> [Dataset entries]:
↓↓↓
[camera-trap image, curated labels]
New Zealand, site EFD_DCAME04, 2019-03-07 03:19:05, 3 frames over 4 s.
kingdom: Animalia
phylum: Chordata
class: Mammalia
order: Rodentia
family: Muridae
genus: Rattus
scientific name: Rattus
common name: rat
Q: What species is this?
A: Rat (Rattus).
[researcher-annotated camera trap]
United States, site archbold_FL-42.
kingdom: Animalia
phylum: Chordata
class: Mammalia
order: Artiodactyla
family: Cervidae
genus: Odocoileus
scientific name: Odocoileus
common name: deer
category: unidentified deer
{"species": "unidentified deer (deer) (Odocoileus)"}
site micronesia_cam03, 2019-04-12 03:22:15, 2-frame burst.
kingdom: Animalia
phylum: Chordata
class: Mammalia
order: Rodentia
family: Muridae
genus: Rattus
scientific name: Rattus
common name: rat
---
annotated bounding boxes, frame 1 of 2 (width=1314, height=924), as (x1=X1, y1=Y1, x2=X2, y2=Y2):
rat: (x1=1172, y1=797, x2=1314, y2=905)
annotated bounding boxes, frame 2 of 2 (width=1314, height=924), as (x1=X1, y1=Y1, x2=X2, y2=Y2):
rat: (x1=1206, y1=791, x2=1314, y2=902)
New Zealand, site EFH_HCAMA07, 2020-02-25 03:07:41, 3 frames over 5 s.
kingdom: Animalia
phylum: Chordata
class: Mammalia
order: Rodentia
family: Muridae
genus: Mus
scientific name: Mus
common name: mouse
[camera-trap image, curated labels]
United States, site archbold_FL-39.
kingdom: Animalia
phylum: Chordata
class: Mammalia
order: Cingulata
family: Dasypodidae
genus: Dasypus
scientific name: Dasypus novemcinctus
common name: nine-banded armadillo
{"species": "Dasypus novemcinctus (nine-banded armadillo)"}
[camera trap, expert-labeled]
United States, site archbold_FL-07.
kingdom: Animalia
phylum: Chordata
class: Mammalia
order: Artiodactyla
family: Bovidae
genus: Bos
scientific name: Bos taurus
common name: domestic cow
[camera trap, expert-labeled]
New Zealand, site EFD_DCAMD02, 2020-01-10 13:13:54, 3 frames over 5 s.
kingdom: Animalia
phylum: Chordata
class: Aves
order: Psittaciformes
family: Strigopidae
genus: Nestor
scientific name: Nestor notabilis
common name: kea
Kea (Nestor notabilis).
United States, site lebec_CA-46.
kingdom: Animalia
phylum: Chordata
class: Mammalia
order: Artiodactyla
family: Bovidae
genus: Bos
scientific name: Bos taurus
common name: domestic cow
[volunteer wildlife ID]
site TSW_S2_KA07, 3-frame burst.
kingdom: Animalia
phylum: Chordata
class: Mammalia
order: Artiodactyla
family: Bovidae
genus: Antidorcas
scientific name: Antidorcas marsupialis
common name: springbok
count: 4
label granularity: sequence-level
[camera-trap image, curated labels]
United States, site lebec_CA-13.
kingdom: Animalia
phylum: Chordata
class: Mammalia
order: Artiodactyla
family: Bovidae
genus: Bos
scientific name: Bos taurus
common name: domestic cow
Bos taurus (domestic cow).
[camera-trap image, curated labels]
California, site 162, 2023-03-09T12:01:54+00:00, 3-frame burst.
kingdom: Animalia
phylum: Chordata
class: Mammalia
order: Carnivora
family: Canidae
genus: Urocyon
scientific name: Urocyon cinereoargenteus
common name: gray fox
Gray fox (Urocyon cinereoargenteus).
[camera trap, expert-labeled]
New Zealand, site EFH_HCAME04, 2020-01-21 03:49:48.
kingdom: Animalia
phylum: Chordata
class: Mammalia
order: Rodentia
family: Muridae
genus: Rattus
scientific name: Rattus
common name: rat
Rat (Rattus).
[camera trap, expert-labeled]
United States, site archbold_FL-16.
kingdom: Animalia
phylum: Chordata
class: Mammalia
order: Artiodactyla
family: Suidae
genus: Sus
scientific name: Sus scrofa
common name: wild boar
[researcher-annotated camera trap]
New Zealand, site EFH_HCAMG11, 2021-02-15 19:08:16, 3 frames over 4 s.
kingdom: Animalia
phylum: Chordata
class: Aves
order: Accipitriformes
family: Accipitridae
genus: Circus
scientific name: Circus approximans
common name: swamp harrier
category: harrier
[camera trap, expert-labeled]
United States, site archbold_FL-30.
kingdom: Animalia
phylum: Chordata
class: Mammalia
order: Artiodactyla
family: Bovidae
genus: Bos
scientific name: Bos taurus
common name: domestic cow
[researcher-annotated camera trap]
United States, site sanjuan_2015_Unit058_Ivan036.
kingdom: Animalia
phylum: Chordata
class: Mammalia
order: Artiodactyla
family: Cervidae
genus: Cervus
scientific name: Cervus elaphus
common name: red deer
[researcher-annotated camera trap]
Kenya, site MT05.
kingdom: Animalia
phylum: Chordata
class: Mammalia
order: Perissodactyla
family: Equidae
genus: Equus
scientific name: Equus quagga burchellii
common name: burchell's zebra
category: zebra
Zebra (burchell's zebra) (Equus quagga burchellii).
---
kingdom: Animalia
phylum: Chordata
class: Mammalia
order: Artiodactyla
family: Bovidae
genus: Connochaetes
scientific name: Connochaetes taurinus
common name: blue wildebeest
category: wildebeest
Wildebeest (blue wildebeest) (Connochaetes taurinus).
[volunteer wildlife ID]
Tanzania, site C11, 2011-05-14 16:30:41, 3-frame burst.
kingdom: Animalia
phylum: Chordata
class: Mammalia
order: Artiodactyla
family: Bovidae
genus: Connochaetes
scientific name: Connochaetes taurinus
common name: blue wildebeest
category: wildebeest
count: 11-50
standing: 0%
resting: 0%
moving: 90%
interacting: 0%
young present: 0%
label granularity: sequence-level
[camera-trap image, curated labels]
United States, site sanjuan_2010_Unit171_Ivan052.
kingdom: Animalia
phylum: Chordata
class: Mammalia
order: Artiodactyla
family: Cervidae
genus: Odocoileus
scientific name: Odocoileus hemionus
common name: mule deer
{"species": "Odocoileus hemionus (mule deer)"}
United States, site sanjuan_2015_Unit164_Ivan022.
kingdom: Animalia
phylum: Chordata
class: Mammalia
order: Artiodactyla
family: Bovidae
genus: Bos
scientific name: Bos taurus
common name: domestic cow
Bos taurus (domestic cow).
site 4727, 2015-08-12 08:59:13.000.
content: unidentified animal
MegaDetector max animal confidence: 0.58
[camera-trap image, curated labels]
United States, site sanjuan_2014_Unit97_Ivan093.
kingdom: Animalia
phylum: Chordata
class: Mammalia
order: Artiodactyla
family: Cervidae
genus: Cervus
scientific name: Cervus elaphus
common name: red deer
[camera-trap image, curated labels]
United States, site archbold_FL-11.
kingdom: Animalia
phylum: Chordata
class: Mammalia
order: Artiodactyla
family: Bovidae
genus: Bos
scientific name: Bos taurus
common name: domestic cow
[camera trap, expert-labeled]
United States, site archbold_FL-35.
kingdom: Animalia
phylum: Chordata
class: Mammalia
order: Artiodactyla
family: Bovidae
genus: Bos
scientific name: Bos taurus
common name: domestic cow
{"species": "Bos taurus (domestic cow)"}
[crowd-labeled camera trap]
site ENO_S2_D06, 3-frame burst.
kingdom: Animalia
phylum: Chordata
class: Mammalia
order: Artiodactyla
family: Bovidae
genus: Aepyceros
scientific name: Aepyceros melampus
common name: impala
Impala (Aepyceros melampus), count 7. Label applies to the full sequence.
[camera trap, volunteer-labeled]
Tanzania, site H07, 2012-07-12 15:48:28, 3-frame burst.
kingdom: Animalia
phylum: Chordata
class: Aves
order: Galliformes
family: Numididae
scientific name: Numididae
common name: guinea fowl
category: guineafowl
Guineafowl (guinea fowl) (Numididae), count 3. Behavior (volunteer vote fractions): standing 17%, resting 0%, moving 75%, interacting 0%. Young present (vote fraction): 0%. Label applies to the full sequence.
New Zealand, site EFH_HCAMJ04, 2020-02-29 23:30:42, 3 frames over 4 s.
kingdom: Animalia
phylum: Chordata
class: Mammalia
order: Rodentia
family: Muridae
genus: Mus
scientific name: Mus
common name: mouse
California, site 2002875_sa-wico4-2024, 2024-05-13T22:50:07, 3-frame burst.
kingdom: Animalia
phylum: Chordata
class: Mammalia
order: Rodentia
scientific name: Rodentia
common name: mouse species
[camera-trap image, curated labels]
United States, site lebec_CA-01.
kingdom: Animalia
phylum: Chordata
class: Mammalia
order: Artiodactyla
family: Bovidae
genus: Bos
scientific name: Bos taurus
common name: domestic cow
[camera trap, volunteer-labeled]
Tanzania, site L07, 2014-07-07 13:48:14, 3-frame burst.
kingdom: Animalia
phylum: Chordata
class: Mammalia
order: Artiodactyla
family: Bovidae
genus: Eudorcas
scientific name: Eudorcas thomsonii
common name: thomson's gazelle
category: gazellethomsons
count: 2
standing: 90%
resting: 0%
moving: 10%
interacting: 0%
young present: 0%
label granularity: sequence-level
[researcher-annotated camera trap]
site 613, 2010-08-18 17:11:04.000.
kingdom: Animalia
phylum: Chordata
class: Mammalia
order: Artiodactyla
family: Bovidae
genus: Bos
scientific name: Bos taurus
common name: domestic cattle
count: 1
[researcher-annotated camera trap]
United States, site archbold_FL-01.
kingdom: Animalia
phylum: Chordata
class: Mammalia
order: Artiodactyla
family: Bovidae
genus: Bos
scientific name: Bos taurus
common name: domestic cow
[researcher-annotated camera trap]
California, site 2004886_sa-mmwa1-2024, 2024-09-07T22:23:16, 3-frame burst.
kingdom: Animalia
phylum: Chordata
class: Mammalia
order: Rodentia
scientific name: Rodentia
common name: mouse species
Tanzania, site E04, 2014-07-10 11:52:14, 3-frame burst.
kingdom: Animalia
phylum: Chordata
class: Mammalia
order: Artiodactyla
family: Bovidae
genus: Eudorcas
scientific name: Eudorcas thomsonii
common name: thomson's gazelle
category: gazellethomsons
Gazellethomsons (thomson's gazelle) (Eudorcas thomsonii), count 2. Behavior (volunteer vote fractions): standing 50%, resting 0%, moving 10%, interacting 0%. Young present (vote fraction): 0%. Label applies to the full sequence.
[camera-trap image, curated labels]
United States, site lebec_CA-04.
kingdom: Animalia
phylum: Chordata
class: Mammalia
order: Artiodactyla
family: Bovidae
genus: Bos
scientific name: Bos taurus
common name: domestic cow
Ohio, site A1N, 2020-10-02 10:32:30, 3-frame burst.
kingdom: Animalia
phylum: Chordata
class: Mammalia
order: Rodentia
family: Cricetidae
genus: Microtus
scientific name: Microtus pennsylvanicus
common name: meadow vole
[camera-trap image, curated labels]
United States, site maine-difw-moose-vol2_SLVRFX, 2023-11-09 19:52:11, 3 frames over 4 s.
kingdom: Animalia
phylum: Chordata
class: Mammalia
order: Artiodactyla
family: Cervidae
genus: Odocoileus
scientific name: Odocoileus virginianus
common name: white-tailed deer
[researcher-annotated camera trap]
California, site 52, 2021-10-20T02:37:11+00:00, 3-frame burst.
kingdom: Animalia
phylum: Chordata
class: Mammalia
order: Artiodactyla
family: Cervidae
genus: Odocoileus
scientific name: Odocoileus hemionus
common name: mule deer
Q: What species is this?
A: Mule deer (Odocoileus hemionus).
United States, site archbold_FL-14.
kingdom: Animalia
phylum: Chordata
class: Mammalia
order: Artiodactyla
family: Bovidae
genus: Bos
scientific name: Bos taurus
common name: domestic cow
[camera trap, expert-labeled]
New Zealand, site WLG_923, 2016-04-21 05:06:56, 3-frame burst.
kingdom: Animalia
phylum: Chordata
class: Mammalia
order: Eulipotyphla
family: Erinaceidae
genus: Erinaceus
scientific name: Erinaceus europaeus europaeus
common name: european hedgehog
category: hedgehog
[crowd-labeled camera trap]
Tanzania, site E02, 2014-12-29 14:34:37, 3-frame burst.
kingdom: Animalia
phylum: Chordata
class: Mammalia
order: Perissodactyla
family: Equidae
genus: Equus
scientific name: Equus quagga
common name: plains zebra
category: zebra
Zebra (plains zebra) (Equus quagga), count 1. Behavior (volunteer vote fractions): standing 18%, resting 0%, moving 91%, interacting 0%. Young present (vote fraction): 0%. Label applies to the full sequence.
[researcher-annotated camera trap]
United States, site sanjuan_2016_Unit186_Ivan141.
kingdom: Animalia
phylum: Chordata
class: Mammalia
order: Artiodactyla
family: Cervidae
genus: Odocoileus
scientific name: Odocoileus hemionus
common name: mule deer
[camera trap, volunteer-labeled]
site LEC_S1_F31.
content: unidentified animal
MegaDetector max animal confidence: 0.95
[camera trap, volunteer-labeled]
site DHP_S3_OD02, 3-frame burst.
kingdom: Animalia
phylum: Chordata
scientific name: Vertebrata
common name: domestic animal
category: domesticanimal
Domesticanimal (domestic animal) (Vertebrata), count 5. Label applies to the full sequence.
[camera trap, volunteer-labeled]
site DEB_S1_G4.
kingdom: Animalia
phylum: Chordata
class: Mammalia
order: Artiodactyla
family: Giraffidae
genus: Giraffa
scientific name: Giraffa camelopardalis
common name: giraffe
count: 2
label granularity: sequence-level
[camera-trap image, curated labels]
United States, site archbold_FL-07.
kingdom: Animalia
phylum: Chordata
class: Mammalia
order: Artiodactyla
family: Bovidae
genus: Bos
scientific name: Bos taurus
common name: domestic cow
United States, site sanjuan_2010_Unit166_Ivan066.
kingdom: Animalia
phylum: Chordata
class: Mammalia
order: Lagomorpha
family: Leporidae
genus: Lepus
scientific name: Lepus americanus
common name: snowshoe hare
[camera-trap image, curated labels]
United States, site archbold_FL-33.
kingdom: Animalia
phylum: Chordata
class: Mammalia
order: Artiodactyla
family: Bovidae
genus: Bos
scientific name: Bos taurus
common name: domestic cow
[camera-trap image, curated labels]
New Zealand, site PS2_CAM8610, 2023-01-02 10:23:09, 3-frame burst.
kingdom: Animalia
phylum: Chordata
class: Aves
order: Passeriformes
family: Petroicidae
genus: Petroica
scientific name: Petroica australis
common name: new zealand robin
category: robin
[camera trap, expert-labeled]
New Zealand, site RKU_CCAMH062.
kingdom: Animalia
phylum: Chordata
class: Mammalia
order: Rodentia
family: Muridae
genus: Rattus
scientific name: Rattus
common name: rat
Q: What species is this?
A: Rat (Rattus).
↑↑↑
Count up the lines of the listing where "confidence" occurs, and answer with that number only.

> [Solution for this exercise]:
2